> _Document section_:
The problem is, if you accept the plain meaning of scripture, then you can’t accept papal primacy. Mt. 23:9 warnes, “Call no [one] man father upon the earth for one is your Father, which is in heaven.” The church is to be lead from within, by the HS and not by one man who alone is father and alone is holy. We can have many fathers, but electing one father will lead to abuses. As Lord Acton warned, “Power corrupts, and absolute power corrupts absolutely.”
The “call no man father” issue has been addressed many times. Jesus is using hyperbole; he obviously doesn’t mean you cannot call
no man “father,” else you couldn’t refer to your mother’s husband as “father” – but no one thinks Jesus meant that.
In the very next verse, Jesus says to call no one “teacher.” Yet plenty of Protestants are fine addressing their pastors as “Dr. such and such” – the word doctor comes from the Latin word meaning teacher. But we know there is nothing wrong with calling someone “teacher,” for teachers have a role in the church:
“God has appointed in the church first apostles, second prophets, third
teachers” (1 Cor. 12:28)
Likewise, there are true fathers in the Church.
The fatherhood of the pope, like all bishops and priests, is s spiritual fatherhood. Paul says to the Corinthians: For though you have countless guides in Christ, you do not have many fathers.
For I became your father in Christ Jesus through the gospel" (1 Cor. 4:14–15).

> _Entries shown_:

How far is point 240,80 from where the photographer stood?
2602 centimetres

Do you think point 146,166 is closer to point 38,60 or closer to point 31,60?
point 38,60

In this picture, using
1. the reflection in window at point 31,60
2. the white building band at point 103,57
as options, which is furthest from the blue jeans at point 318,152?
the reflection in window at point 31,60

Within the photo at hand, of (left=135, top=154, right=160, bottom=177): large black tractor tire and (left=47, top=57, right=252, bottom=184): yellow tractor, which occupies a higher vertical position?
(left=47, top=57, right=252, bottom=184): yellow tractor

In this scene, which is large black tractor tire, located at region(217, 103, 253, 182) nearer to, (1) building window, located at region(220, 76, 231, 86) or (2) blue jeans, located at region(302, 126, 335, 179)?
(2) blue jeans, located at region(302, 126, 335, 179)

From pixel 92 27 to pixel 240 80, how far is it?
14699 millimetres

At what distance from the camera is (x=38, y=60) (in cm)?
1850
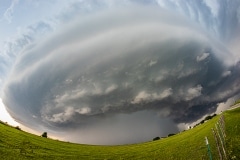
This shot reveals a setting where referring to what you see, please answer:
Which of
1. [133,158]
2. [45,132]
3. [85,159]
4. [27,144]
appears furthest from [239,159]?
[45,132]

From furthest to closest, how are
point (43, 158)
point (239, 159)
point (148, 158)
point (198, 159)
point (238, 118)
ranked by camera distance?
point (238, 118) → point (148, 158) → point (43, 158) → point (198, 159) → point (239, 159)

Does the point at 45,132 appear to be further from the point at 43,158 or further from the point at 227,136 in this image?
the point at 227,136

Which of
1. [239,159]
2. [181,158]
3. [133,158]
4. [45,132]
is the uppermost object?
[45,132]

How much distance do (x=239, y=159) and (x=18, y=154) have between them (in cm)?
3646

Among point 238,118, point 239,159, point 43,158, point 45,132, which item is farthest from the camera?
point 45,132

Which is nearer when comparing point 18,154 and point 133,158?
point 18,154

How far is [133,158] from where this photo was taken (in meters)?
68.4

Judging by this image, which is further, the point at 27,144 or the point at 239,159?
the point at 27,144

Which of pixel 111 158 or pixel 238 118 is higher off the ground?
pixel 238 118

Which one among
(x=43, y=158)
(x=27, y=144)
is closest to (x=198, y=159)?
(x=43, y=158)

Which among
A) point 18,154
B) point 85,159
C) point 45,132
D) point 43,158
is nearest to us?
point 18,154

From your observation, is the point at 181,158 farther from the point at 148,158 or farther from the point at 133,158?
the point at 133,158

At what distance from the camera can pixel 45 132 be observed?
145 m

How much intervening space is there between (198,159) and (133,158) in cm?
2331
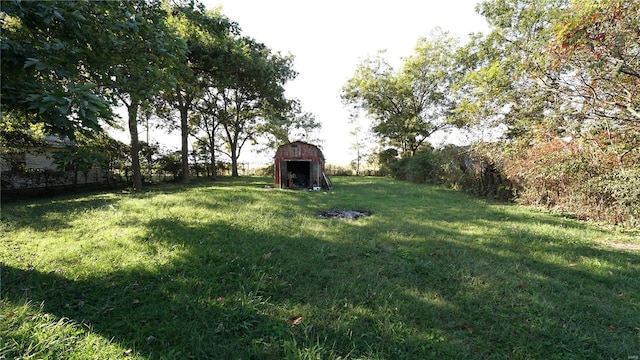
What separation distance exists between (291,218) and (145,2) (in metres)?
6.67

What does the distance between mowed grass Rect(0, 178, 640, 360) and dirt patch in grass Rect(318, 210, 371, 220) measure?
140cm

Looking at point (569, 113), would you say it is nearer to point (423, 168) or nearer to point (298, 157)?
point (298, 157)

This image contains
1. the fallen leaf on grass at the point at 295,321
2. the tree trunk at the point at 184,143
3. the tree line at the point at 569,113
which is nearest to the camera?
the fallen leaf on grass at the point at 295,321

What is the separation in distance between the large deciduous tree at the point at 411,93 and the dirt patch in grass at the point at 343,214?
70.5 feet

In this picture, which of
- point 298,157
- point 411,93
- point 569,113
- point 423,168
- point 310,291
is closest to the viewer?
point 310,291

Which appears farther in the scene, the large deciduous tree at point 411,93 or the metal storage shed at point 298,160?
the large deciduous tree at point 411,93

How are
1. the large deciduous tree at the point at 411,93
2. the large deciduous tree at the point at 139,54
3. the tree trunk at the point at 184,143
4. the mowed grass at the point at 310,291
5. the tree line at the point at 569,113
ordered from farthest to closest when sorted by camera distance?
the large deciduous tree at the point at 411,93 < the tree trunk at the point at 184,143 < the tree line at the point at 569,113 < the large deciduous tree at the point at 139,54 < the mowed grass at the point at 310,291

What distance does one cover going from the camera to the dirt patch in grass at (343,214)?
7573mm

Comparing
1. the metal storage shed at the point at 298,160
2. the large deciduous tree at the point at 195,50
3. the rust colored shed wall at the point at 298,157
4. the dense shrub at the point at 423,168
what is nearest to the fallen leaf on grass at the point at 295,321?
the large deciduous tree at the point at 195,50

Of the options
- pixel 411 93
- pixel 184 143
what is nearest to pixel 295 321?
pixel 184 143

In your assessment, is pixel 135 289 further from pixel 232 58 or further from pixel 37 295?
pixel 232 58

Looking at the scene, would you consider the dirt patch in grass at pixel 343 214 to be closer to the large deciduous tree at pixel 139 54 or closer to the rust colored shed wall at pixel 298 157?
the large deciduous tree at pixel 139 54

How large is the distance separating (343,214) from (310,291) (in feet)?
15.4

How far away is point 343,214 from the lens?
26.3ft
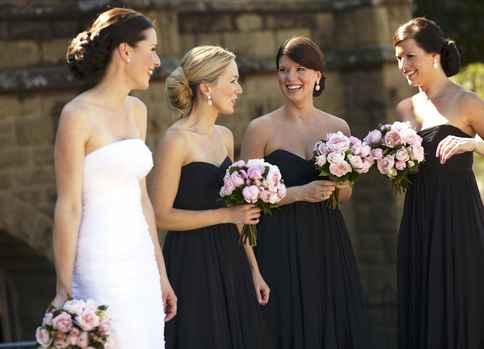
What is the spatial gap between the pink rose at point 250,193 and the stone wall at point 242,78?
15.2 feet

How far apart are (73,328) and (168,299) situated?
99 cm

> _Description of the task_:
Summarize the text on papal primacy and the words "call no man father" above in two sentences.

> _Result of this exercise_:
One side argues that the plain meaning of Matthew 23:9, "Call no man father upon the earth," rules out papal primacy, because the church is to be led from within rather than by one man, and electing one father will lead to abuses. The reply holds that Jesus was using hyperbole, since the next verse forbids calling anyone "teacher" even though teachers have a role in the church, and it holds that the pope, like all bishops and priests, has a spiritual fatherhood, as Paul told the Corinthians he became their father in Christ Jesus.